Realtime Compute for Apache Flink simplifies real-time data ingestion by automatically handling the switch from full to incremental synchronization, metadata discovery, schema evolution, and whole-database synchronization. This topic shows you how to quickly build a data ingestion job that streams data from ApsaraDB RDS for MySQL to Hologres.
Background
The following figure shows how these databases and tables appear in the DMS console.
Follow these steps to develop a data ingestion job that synchronizes all these tables to Hologres and merges the sharded user tables into a single table:
This topic uses Flink CDC data ingestion to perform whole-database synchronization and merge sharded tables. This allows you to complete full and incremental data synchronization, as well as real-time schema change synchronization, with a single job.
Prerequisites
If you use a RAM user or RAM role, ensure that you have the required permissions to access the Flink console. For more information, see Manage permissions.
You have created a Flink workspace. For more information, see Activate Realtime Compute for Apache Flink.
Upstream and downstream storage
You have created an ApsaraDB RDS for MySQL instance. For more information, see (Deprecated, redirects to "Step 1") Quickly create an ApsaraDB RDS for MySQL instance.
You have created a Hologres instance. For more information, see Purchase a Hologres instance.
NoteThe ApsaraDB RDS for MySQL and Hologres instances must be in the same region and virtual private cloud (VPC) as the Flink workspace. Otherwise, you must establish a network connection. For more information, see How do I access other services across VPCs? and How do I access the internet?.
You have prepared test data and configured IP whitelists. For more information, see Prepare MySQL test data and a Hologres database and Configure an IP whitelist.
Prepare MySQL test data and a Hologres database
Click tpc_ds.sql, user_db1.sql, user_db2.sql, and user_db3.sql to download the test data files to your local machine.
In the DMS console, prepare the test data in your ApsaraDB RDS for MySQL instance.
Log on to your ApsaraDB RDS for MySQL instance by using DMS.
For more information, see (Deprecated, redirects to "Step 2") Log on to an ApsaraDB RDS for MySQL instance by using DMS.
In the SQL Console window, enter the following commands and click Execute.
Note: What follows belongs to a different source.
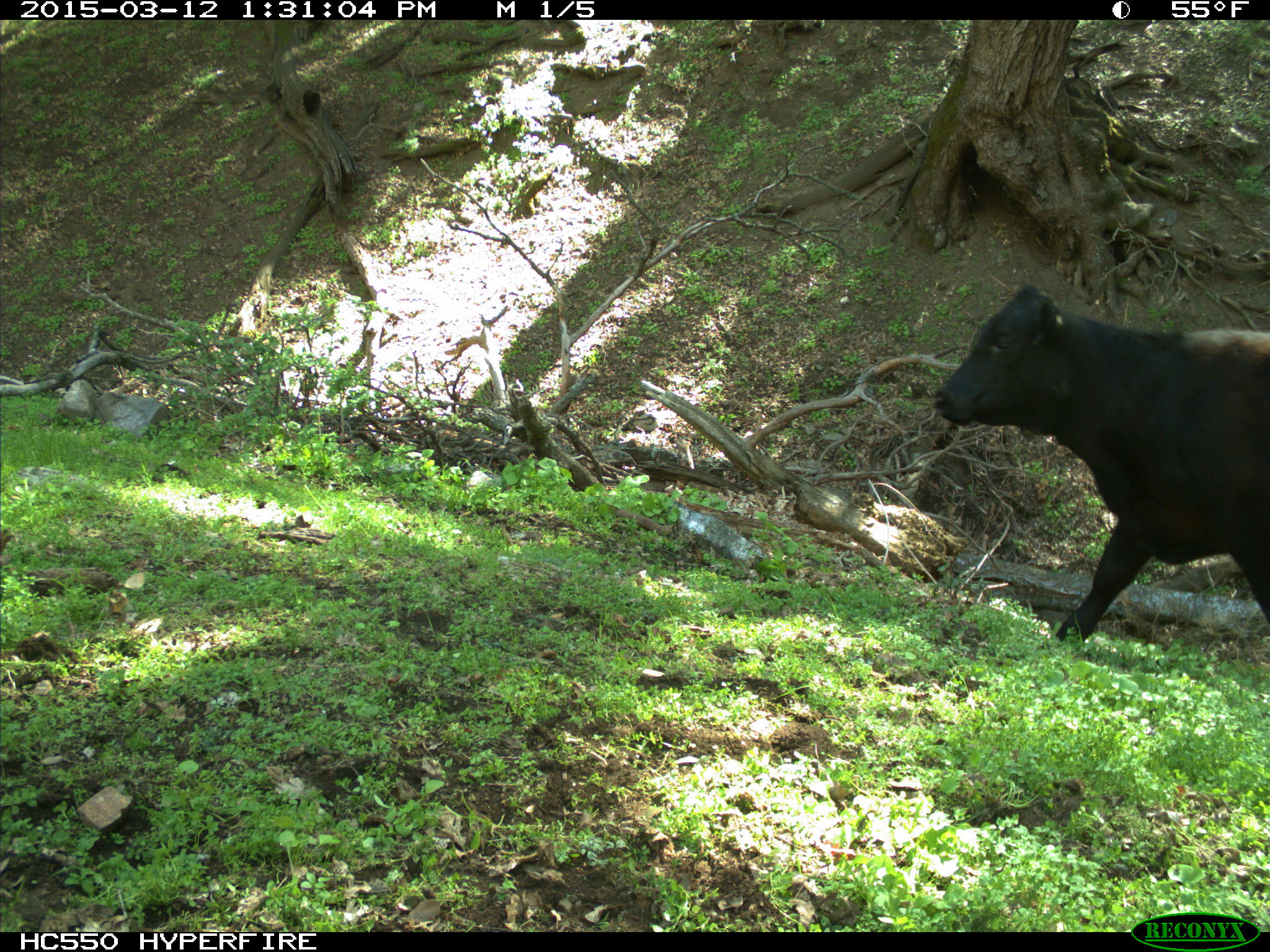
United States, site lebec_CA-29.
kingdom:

The following commands create four databases:
tpc_ds,user_db1,user_db2, anduser_db3.CREATE DATABASE tpc_ds; CREATE DATABASE user_db1; CREATE DATABASE user_db2; CREATE DATABASE user_db3;In the top navigation bar, click Data Import.
On the Batch Data Import tab, select a database to import data into, upload the corresponding SQL file, click Submit, and then click Execute Change. In the dialog box that appears, click Confirm Execution.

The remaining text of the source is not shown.